> What you have to do:
Output the records precisely as they stand. Pictures are to be skipped.

----- Data records -----

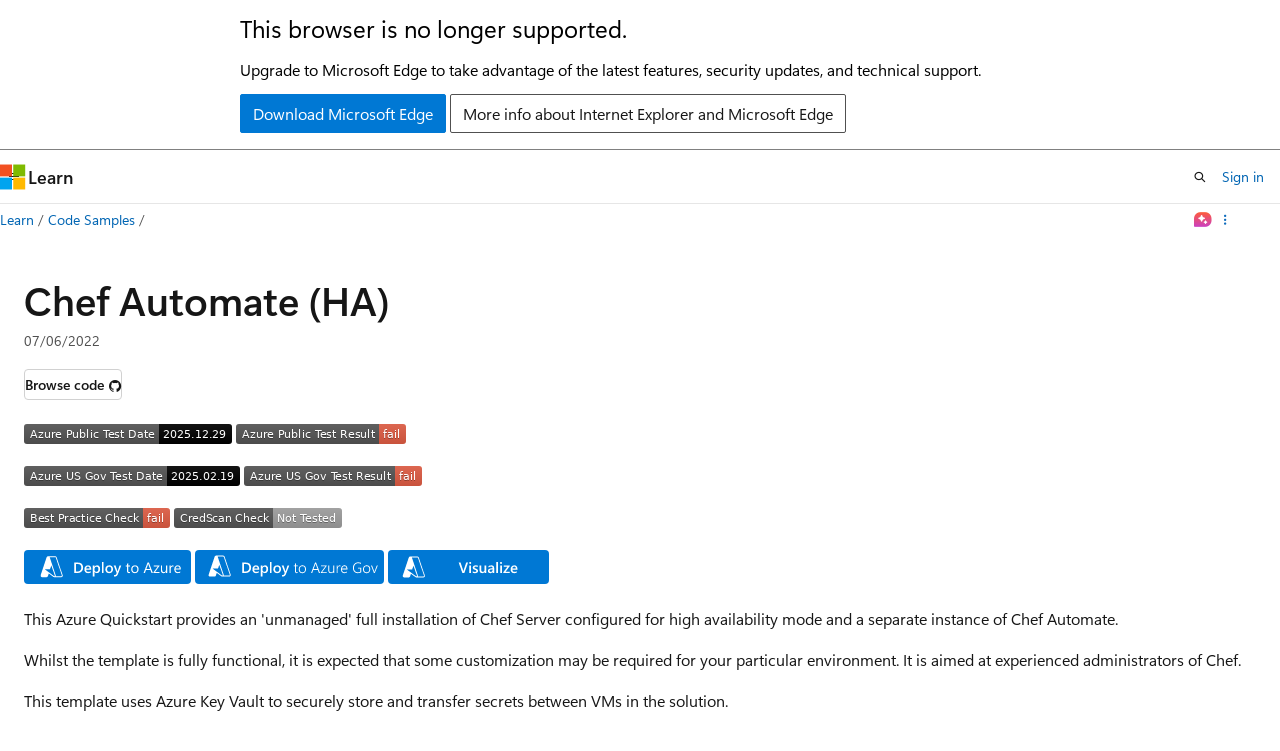

--- FILE ---
content_type: image/svg+xml
request_url: https://azurequickstartsservice.blob.core.windows.net/badges/application-workloads/chef/chef-automate-ha/FairfaxLastTestDate.svg
body_size: 1184
content:
<svg xmlns="http://www.w3.org/2000/svg" width="216" height="20" role="img" aria-label="Azure US Gov Test Date: 2025.02.19"><title>Azure US Gov Test Date: 2025.02.19</title><linearGradient id="s" x2="0" y2="100%"><stop offset="0" stop-color="#bbb" stop-opacity=".1"/><stop offset="1" stop-opacity=".1"/></linearGradient><clipPath id="r"><rect width="216" height="20" rx="3" fill="#fff"/></clipPath><g clip-path="url(#r)"><rect width="143" height="20" fill="#555"/><rect x="143" width="73" height="20" fill="black"/><rect width="216" height="20" fill="url(#s)"/></g><g fill="#fff" text-anchor="middle" font-family="Verdana,Geneva,DejaVu Sans,sans-serif" text-rendering="geometricPrecision" font-size="110"><text aria-hidden="true" x="725" y="150" fill="#010101" fill-opacity=".3" transform="scale(.1)" textLength="1330">Azure US Gov Test Date</text><text x="725" y="140" transform="scale(.1)" fill="#fff" textLength="1330">Azure US Gov Test Date</text><text aria-hidden="true" x="1785" y="150" fill="#010101" fill-opacity=".3" transform="scale(.1)" textLength="630">2025.02.19</text><text x="1785" y="140" transform="scale(.1)" fill="#fff" textLength="630">2025.02.19</text></g></svg>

-----

> Answer box:
--- FILE ---
content_type: image/svg+xml
request_url: https://azurequickstartsservice.blob.core.windows.net/badges/application-workloads/chef/chef-automate-ha/FairfaxLastTestDate.svg
body_size: 1184
content:
<svg xmlns="http://www.w3.org/2000/svg" width="216" height="20" role="img" aria-label="Azure US Gov Test Date: 2025.02.19"><title>Azure US Gov Test Date: 2025.02.19</title><linearGradient id="s" x2="0" y2="100%"><stop offset="0" stop-color="#bbb" stop-opacity=".1"/><stop offset="1" stop-opacity=".1"/></linearGradient><clipPath id="r"><rect width="216" height="20" rx="3" fill="#fff"/></clipPath><g clip-path="url(#r)"><rect width="143" height="20" fill="#555"/><rect x="143" width="73" height="20" fill="black"/><rect width="216" height="20" fill="url(#s)"/></g><g fill="#fff" text-anchor="middle" font-family="Verdana,Geneva,DejaVu Sans,sans-serif" text-rendering="geometricPrecision" font-size="110"><text aria-hidden="true" x="725" y="150" fill="#010101" fill-opacity=".3" transform="scale(.1)" textLength="1330">Azure US Gov Test Date</text><text x="725" y="140" transform="scale(.1)" fill="#fff" textLength="1330">Azure US Gov Test Date</text><text aria-hidden="true" x="1785" y="150" fill="#010101" fill-opacity=".3" transform="scale(.1)" textLength="630">2025.02.19</text><text x="1785" y="140" transform="scale(.1)" fill="#fff" textLength="630">2025.02.19</text></g></svg>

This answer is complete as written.